Wednesday, February 9, 2022

Light and Shadow in Late Winter

The play of light hints across remnants of the last snowfall and flows on into the woodland with its still-clinging autumn leaves that this early morning call glowing in dawn’s promise, as if all this transmits a stay/leave tease in and out of hibernation’s haunt. 


Today’s social media (also flickering pre-dawn) featured a post by David Whyte on Love, a word ever transforming, calling "come in--if you dare..." Remember its falling-in and falling-out, the cross between the known and the further on. From Consolations, Whyte offers this:



Thursday, February 3, 2022

Winter Containment


While not a big fan of winter, this season perseveres in proving the value found in stripping down to the basics, the beauty revealed in moving toward the essence. Spiritual teachings stress the hard truth of suffering that is necessary in order to remove the superficial and to recover the True Self; for example, “die before you die,” “to thine own self be true,” and “He who knows himself (or his-self, his soul, his mind) knows his Lord.” The latter phrase is provocatively elaborated in an article by Dom Sylvester Houédard, “Notes on the More Than Human Saying: ‘Unless you know yourself you cannot know God.’” For example, he writes:

“The authentically Semitic act of gnosis (daath, yada ‘to know’) is always the fruitful experience of the one living God as Lord and so as obliging us; e.g. knowledge of God’s goodness to us imposing on us goodness to others. It is the certitude of faith fruitful in deeds; the knowledge that produces likeness and makes us like what we know, that deifies and makes us deiform.”

Houédard also links to the Creation and to “the essence prior to the creating word”:

“Whoever wishes to know the divine breath must first know the cosmos for he who knows himself knows his Lord who is manifest in him. (The ‘distress of the Divine Names at the non-manifestation of their effects’ prior to the creating word of command, is not only why the obligating command is for us to show the effects, but indicates that the divine and uncreated energies are themselves an eternal manifestation of the essence prior to the creating word: the former is developed by Eckhart, the latter by S. Gregory Palamas.)”

         Along these lines, Antonio Machado’s Llamó a mi corazón  has long been a favorite, memorized and often recited in Spanish and with Robert Bly’s English translation. The second end rhyme (viento/quiero) capsulizes the essential quest, the human/divine drama; and the entire poem radiates with images of the True Self. 

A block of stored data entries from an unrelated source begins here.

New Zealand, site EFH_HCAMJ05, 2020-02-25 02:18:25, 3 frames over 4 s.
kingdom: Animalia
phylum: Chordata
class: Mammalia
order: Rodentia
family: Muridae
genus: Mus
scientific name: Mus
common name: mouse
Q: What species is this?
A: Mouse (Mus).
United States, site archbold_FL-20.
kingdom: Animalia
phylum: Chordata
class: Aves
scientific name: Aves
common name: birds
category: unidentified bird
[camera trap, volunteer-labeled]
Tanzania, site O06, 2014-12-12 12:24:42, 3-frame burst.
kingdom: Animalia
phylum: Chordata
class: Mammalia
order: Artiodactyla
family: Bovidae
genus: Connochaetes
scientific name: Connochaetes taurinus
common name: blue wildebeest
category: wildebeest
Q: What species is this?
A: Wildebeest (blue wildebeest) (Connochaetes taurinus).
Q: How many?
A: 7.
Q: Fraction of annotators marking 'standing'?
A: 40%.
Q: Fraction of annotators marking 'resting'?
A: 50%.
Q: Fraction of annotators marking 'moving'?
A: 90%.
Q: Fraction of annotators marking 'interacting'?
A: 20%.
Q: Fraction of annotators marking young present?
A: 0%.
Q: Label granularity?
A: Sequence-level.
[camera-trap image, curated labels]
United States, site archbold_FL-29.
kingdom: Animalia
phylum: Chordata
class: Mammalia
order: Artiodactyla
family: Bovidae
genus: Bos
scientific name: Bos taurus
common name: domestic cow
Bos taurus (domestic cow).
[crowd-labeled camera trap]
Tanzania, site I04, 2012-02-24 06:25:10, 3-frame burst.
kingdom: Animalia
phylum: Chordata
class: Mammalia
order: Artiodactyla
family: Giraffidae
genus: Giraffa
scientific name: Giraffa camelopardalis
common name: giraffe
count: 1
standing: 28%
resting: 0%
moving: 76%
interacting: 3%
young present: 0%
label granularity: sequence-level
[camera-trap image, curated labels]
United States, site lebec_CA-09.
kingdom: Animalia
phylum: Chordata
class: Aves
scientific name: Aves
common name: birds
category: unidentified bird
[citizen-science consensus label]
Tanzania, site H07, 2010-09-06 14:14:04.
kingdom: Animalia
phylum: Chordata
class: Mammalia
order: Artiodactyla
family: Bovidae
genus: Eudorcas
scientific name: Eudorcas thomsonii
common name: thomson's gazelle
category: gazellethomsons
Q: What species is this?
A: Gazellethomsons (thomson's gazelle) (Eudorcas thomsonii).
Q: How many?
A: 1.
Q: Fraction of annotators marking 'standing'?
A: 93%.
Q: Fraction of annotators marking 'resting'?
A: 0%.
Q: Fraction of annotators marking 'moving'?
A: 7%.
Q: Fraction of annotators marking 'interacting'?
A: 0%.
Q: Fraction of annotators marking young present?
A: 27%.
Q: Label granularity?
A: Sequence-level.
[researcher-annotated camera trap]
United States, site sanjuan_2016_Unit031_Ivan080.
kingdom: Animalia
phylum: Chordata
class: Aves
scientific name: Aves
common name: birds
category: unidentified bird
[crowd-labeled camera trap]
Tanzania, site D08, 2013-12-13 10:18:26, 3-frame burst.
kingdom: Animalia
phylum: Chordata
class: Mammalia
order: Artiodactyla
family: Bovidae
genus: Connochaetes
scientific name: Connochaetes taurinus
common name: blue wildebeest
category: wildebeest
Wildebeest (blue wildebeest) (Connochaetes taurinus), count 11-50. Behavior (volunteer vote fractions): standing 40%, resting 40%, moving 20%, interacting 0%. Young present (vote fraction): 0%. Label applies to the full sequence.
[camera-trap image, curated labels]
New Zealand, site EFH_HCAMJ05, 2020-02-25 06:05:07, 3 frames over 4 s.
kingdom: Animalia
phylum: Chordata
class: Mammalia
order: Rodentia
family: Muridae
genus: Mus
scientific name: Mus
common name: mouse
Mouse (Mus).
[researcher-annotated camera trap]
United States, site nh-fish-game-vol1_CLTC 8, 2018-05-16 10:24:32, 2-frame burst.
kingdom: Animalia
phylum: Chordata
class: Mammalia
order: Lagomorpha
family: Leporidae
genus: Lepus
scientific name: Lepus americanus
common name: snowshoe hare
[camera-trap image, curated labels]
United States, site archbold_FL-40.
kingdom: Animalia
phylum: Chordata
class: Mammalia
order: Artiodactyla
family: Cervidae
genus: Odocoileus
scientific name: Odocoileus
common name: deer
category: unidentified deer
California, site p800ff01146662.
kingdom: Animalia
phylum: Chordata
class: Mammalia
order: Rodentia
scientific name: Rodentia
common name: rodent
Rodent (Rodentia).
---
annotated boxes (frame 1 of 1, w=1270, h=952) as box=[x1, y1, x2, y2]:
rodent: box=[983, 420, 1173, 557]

Llamó a mi corazón, un claro día,

con un perfume de jazmín, el viento.

 -A cambio de este aroma,

todo el aroma de tus rosas quiero.

Quiero translates as “want, wish, or love”; viento as “wind.” And as the ensuing lines tell, this wind speaks to the soul, calling to account for the tending of the garden: The human accountability for nurturing the divine spark poignantly noted with the longing for the aroma of the roses, the watering of the flowers, and heartbreak over the lost inheritance. As often shown in revelation, this wind carries the holy spirit, the breath of God, the communion to and from the Self.

     Like a compass needle, my directional finder points to “true self,” perhaps always, certainly as years advance. Far back in the beginning, only twenty-seven verses into the Good Book, we’re given our inheritance and destiny: “made in the image of God.” And yet, the currents of life confuse the signal system, or maybe the pathway back home takes threads of many colors, making the unique texture of each creation. 

In any case, the current clue that seems to be key to getting there comes in this teaching: “to know yourself is to know your Lord.” That magnetic pole star has been featured across religions and through varied major writers.

Readings resonate as soul guides, especially ones on gnosis/mysticism, suffering, and wholeness. As the season of winter draws inward, space has opened to engage volumes that previously seemed too demanding: C.G. Jung’s Aion, The Grail Legend by Emma Jung and Marie-Louise von Franz, Barbara Hannah’s Striving Toward Wholeness, and writings by St. John of the Cross, including Edith Stein’s The Science of the Cross.

The swirl, stirring up muddy stuff from the bottom, among readings, dreams, and weather, seems to compose in the effort and evidence of holding together opposites. Barbara Hannah writes:

“In the empirical Self of psychology, light and shadow form a paradoxical unity, but in the orthodox Christian concept the archetype is split into two irreconcilable halves…

This inevitably involves us in a crucifixion of the ego between these two irreconcilable opposites. Of course, there can be no final extinction of the ego, for that would destroy all possibility of consciousness. The ego has to submit, however, to a continual crucifixion between the opposites, to those dreaded conflicts in duty…" (pp. 28-28, Lectures on Jung’s Aion).